Selected passage:

++++++

Pioneering eye research has shown there could be a better way of predicting diabetic retinopathy, the most common form of diabetic eye disease.
Researchers say the key is looking at the location of red eye lesions which are early indicators that the sight-threatening condition might develop.
The lesions are predictive of changes in the blood flow to the retina, and the study aimed to accurately map where the lesions might grow in a bid to predict whether diabetic retinopathy might eventually occur.
The research team studied the lesion locations in a group of people with diabetes and retinopathy and compared them to those who also had diabetes but did not go onto to develop retinopathy.
Lead author, Dr Giovanni Ometto, a Wellcome Trust-funded researcher in the Crabb Lane in the Division of Optometry and Visual Science at City, University of London, said: “We hope our study – and the use of these occurrence maps – will help predict diabetic retinopathy and reduce the burden of the disease.
“As by optimising screening programmes we hope that we can identify high risk diabetics at an early stage and deliver appropriate interventions before severe symptoms appear.”
The study team added that the information contained in this pattern of development of retinopathy is unlikely to provide a full risk profile, but the basis of the information could be integrated into risk models and be used in daily clinical practice.
Diabetic retinopathy can develop in people with diabetes who have poorly controlled blood sugar levels, but obtaining and maintaining good blood glucose levels through eating a healthy diet can minimise the risk of retinopathy.
It is highly recommended everyone who has diabetes gets their eyes checked regularly to detect any changes. Annual screenings are offered to all people with diabetes who are aged 12 or over.
The findings have been published in the journal Diabetologia.

++++++

Rewrite the diabetic retinopathy article from "The study team" to "12 or over.", replacing "healthy diet" with "balanced diet". These entries come from a separate source.

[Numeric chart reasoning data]
++++++

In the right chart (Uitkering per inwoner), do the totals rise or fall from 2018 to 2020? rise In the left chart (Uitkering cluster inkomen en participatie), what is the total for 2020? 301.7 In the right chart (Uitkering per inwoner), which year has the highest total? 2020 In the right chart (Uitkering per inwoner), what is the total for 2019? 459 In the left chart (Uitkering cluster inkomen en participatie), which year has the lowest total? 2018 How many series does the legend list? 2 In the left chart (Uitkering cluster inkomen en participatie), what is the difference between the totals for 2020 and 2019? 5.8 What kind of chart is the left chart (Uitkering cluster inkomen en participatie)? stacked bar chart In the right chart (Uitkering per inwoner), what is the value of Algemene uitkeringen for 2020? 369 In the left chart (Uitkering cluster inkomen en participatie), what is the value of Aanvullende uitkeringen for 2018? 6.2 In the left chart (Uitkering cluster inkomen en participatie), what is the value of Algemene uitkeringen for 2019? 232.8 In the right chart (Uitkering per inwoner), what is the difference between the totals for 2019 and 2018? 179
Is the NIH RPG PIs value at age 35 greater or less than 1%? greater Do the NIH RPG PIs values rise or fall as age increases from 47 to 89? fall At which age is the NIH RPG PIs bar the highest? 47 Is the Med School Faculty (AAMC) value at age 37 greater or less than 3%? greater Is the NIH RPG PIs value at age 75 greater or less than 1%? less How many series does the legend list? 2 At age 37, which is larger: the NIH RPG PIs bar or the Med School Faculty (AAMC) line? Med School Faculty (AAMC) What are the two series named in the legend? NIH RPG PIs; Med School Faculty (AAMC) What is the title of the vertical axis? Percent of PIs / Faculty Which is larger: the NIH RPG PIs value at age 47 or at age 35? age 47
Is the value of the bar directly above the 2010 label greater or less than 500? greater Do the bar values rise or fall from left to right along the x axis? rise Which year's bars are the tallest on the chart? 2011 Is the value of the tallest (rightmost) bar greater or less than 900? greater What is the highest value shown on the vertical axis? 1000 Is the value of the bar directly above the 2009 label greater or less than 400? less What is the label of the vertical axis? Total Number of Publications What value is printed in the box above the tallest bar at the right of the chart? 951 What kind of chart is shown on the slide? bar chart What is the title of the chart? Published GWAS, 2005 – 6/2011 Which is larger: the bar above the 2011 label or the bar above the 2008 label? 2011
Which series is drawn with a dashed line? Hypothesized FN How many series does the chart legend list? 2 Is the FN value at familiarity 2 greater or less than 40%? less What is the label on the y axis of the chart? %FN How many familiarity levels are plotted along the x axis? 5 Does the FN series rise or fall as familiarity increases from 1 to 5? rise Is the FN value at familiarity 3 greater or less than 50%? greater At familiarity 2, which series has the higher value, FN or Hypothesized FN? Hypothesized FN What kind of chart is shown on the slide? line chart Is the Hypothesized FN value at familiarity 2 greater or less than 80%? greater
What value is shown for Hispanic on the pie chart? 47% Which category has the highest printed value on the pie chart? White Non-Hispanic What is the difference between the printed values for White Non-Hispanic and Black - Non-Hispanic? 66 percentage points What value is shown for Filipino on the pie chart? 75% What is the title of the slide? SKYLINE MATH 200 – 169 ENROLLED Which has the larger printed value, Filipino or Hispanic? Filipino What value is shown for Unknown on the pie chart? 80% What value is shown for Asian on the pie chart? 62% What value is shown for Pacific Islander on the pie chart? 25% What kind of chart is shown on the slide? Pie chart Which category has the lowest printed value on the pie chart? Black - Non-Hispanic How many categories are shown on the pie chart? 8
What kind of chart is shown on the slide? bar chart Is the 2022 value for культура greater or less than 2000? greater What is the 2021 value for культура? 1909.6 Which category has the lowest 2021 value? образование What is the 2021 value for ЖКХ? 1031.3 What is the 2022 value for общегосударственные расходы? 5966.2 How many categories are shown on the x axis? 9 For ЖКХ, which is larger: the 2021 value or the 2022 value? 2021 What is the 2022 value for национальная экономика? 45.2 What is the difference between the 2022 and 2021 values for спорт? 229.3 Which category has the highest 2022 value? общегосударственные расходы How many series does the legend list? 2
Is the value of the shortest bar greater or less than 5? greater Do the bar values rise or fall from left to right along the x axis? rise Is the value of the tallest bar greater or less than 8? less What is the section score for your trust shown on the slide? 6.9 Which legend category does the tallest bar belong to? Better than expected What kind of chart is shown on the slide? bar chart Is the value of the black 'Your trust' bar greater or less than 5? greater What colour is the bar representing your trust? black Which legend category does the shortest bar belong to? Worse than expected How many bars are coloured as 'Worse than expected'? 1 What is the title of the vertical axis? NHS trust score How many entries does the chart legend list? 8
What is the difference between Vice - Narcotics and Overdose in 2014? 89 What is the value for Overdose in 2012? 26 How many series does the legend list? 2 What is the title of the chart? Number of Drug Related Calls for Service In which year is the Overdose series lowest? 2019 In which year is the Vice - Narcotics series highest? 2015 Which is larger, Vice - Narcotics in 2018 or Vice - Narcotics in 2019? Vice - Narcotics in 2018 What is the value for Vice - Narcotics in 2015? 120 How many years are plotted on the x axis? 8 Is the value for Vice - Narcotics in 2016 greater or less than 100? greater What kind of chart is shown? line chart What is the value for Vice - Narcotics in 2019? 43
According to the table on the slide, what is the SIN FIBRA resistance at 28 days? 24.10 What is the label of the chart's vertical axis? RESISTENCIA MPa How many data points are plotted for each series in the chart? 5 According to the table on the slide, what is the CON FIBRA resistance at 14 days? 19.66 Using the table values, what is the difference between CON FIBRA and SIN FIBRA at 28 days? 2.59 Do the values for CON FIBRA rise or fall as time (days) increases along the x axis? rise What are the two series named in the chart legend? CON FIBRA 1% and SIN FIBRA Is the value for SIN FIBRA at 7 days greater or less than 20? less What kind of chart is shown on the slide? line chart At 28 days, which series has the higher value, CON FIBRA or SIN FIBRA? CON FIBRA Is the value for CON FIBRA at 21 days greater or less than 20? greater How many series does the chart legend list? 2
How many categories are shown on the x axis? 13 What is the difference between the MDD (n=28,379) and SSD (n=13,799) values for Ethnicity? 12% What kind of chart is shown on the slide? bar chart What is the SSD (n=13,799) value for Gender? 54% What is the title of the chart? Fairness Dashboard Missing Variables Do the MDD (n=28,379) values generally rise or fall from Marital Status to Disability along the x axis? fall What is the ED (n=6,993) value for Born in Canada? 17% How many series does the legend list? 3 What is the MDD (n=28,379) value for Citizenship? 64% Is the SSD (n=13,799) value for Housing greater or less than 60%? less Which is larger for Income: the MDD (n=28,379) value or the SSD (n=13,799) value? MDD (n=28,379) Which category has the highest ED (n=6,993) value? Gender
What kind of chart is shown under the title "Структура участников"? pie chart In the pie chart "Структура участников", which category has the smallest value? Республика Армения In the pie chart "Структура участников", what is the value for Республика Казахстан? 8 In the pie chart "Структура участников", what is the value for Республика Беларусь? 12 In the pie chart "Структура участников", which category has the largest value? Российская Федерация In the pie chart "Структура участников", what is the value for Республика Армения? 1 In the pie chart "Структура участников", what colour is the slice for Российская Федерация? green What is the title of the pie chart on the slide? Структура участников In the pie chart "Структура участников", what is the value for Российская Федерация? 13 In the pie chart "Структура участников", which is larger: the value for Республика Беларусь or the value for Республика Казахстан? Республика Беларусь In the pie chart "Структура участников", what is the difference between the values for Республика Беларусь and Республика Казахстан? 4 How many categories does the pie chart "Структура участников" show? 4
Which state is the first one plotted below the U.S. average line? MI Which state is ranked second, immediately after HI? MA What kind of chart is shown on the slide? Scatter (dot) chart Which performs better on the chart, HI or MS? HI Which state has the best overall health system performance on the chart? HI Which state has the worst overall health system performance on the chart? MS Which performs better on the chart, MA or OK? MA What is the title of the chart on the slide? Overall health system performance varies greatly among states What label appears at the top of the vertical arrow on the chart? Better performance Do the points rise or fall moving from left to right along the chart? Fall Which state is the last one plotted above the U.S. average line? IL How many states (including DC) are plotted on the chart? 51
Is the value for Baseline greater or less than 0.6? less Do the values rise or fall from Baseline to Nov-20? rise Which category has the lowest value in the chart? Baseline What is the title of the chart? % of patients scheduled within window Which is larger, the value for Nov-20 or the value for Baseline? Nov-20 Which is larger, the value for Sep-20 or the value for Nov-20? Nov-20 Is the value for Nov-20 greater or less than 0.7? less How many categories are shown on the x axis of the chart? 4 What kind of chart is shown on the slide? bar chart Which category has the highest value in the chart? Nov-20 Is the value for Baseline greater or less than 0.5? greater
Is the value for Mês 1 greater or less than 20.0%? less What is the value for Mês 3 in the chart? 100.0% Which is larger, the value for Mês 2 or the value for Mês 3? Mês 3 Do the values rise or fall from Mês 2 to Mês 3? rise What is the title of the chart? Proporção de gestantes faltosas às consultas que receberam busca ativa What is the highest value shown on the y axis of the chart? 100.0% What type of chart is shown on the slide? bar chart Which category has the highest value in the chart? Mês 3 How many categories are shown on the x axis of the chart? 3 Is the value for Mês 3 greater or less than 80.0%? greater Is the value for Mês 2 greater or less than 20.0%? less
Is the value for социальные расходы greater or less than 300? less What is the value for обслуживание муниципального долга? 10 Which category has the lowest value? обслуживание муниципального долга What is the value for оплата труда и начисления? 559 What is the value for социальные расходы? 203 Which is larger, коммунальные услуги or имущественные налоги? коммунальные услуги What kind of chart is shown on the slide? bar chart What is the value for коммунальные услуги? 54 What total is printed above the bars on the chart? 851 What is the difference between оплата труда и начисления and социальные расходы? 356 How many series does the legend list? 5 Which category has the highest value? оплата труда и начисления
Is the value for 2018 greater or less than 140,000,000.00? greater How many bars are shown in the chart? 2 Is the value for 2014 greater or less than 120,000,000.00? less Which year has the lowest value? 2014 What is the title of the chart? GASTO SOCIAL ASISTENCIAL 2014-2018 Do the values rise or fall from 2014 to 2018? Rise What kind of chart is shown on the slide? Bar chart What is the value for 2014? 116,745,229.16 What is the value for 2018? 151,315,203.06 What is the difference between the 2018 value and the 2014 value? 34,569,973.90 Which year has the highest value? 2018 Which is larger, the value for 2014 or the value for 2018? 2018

++++++

Result:
The study team added that the information contained in this pattern of development of retinopathy is unlikely to provide a full risk profile, but the basis of the information could be integrated into risk models and be used in daily clinical practice.
Diabetic retinopathy can develop in people with diabetes who have poorly controlled blood sugar levels, but obtaining and maintaining good blood glucose levels through eating a balanced diet can minimise the risk of retinopathy.
It is highly recommended everyone who has diabetes gets their eyes checked regularly to detect any changes. Annual screenings are offered to all people with diabetes who are aged 12 or over.